A Cause Won At Last
It is almost tiring to read about all the involvements and accomplishments of this woman. Imagine how she felt! More seriously, a point to emphasize with Edith Jessie Archibald is that she came from a privileged background by both birth and marriage. The fully engaged life she led in pursuit of better health care, education and social justice for women and families was one she embraced by choice. Like several other socially prominent women of her era, Edith Jessie Archibald felt responsible for leading and assisting those less fortunate.
Born in Newfoundland, Edith Jessie moved as an adult to Cape Breton and then to Halifax. Wherever she lived, she was an ardent feminist. That meant she devoted enormous energy to improving the lot of women and, more generally, the conditions of life in Nova Scotia. One involvement was as a prominent leader of the Woman’s Christian Temperance Union (WCTU) in their fight to reduce the abusive effects of excessive alcohol consumption. She also led Halifax’s Local Council of Women and served on its national executive. She worked tirelessly to establish the Victorian Order of Nurses, Ladies’ Musical Club, Children’s Hospital, children’s camps, and political auxiliaries.

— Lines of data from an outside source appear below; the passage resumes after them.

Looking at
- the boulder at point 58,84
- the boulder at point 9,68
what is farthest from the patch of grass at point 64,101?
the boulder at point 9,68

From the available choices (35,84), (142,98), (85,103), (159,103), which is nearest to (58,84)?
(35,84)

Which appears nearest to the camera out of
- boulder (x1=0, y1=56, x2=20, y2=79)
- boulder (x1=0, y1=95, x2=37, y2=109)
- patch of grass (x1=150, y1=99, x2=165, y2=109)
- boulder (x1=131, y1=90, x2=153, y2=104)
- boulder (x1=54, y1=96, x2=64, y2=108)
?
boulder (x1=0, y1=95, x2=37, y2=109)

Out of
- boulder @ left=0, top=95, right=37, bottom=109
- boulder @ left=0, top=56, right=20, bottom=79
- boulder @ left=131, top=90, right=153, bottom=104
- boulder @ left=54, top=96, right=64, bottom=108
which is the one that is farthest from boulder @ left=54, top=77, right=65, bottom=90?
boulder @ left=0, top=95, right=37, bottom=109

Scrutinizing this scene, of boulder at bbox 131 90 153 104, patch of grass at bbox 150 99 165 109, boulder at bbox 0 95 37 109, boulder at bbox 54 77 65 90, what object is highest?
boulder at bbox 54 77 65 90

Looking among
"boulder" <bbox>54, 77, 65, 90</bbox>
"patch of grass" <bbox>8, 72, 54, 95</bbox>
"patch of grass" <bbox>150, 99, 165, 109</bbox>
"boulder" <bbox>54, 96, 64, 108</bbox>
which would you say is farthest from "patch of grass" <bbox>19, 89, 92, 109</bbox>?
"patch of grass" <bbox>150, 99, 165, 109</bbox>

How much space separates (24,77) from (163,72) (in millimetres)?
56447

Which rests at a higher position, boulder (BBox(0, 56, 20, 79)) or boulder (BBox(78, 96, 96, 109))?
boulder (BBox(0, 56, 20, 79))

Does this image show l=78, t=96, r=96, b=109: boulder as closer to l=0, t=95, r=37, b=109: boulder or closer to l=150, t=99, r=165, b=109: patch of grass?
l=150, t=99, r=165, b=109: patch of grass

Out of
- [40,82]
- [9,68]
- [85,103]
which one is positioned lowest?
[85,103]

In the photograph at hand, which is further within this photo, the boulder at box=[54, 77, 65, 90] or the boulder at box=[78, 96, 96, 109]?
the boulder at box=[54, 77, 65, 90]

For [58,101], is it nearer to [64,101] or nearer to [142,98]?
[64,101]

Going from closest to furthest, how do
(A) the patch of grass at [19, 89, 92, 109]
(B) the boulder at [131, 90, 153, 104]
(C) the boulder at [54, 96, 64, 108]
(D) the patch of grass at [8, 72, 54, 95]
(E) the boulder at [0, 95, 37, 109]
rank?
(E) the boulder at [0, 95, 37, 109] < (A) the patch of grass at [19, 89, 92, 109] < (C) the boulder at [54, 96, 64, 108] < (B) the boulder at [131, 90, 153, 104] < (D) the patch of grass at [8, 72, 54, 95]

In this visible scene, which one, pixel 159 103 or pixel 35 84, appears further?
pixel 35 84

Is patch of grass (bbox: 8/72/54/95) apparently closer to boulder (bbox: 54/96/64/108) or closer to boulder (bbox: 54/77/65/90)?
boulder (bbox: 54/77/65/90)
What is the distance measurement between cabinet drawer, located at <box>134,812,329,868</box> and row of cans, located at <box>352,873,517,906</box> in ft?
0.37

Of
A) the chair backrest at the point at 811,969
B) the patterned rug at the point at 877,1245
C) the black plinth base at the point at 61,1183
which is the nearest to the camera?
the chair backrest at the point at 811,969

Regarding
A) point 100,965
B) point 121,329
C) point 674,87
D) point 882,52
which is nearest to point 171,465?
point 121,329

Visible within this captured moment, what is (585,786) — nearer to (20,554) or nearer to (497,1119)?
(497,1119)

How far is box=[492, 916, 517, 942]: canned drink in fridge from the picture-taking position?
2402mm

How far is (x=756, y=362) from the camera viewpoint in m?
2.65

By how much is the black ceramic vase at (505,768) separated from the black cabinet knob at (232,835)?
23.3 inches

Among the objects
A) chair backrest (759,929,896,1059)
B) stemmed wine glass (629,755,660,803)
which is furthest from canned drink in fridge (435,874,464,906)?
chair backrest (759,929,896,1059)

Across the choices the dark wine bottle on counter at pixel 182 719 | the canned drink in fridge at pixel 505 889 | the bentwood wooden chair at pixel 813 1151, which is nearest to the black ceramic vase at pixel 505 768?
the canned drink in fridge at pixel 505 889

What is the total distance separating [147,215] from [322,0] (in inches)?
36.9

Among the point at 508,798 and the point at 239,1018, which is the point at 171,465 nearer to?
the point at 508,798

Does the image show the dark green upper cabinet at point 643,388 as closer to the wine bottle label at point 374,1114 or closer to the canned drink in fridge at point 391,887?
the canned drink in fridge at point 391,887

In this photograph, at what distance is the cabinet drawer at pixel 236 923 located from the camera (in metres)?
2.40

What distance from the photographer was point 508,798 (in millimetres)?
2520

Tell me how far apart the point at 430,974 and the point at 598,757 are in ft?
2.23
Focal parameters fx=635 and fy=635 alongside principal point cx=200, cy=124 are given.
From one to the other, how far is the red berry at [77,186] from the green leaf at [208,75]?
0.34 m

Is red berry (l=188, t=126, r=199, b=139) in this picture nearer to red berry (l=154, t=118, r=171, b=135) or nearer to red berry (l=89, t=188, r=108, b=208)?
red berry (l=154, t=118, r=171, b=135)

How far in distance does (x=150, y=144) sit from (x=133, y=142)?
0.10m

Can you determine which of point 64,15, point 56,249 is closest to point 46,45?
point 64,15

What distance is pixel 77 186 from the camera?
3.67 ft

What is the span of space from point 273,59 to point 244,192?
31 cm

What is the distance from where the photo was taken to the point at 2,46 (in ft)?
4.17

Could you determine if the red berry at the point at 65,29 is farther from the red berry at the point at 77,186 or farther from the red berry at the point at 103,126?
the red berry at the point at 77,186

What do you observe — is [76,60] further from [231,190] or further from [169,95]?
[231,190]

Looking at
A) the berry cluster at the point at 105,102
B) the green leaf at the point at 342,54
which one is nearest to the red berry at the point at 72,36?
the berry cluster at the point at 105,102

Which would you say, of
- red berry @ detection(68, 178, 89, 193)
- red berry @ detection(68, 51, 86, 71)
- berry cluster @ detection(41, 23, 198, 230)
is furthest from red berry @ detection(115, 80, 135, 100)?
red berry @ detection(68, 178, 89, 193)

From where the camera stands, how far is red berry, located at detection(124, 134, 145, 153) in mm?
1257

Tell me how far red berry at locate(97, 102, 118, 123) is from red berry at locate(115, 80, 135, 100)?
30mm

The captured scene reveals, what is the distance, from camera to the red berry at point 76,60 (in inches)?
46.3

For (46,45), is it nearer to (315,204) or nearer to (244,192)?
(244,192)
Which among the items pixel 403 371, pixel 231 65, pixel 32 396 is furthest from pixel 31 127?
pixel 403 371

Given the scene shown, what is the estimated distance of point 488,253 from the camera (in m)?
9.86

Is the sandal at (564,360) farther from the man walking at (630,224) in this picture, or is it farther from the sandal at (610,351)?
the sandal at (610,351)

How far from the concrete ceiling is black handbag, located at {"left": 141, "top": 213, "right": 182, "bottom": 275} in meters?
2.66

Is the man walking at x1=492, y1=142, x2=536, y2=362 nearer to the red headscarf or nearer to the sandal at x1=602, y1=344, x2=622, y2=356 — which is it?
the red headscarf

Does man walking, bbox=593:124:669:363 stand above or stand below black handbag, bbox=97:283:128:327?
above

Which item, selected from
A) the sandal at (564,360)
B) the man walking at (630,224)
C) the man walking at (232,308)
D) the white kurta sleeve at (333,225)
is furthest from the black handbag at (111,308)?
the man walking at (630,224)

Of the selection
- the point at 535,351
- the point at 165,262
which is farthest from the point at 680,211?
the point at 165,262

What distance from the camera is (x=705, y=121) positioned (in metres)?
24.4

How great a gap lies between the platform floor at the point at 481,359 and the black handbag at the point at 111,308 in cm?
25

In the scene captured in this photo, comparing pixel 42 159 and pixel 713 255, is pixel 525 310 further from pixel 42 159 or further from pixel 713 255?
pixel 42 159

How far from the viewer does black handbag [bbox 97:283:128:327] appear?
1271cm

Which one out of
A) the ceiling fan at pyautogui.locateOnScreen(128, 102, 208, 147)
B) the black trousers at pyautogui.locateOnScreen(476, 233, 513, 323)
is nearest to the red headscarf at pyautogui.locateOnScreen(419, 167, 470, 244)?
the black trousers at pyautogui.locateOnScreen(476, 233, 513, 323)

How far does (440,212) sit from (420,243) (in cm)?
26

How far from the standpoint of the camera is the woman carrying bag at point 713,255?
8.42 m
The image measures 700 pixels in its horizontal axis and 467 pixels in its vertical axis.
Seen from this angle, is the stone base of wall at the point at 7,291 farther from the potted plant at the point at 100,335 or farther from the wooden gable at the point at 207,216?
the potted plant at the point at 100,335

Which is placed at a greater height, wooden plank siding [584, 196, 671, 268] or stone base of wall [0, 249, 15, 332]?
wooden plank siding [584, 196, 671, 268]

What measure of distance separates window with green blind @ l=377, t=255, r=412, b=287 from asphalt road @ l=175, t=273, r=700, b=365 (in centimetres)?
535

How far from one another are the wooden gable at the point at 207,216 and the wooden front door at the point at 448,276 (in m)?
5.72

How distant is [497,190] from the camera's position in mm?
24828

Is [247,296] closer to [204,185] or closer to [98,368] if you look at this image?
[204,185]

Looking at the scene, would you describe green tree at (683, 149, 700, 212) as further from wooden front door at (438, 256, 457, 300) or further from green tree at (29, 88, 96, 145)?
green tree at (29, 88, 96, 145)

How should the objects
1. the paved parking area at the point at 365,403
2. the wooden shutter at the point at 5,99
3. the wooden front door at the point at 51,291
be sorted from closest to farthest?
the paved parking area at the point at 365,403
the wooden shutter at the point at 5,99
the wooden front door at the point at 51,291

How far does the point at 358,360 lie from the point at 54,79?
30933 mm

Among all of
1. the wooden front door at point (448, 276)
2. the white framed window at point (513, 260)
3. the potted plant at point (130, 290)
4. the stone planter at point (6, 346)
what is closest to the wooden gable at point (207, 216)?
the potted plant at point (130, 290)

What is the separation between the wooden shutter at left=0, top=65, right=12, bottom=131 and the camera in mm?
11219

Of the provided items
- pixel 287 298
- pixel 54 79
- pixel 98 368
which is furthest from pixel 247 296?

Not surprisingly, Edith Jessie Archibald was one of Nova Scotia's leading suffragettes. That followed from the realization that the exclusive male realm of politics did not always see issues the same way women did. Under Edith Jessie's leadership, Nova Scotian women came within one vote of acquiring the right to vote in 1893. A bill to enfranchise women voters failed in the Nova Scotia Legislature by only one vote on second reading. The right was finally won in 1918, near the end of the war. At the time, tireless Edith Jessie Archibald was managing Nova Scotia’s Red Cross relief for prisoners of war.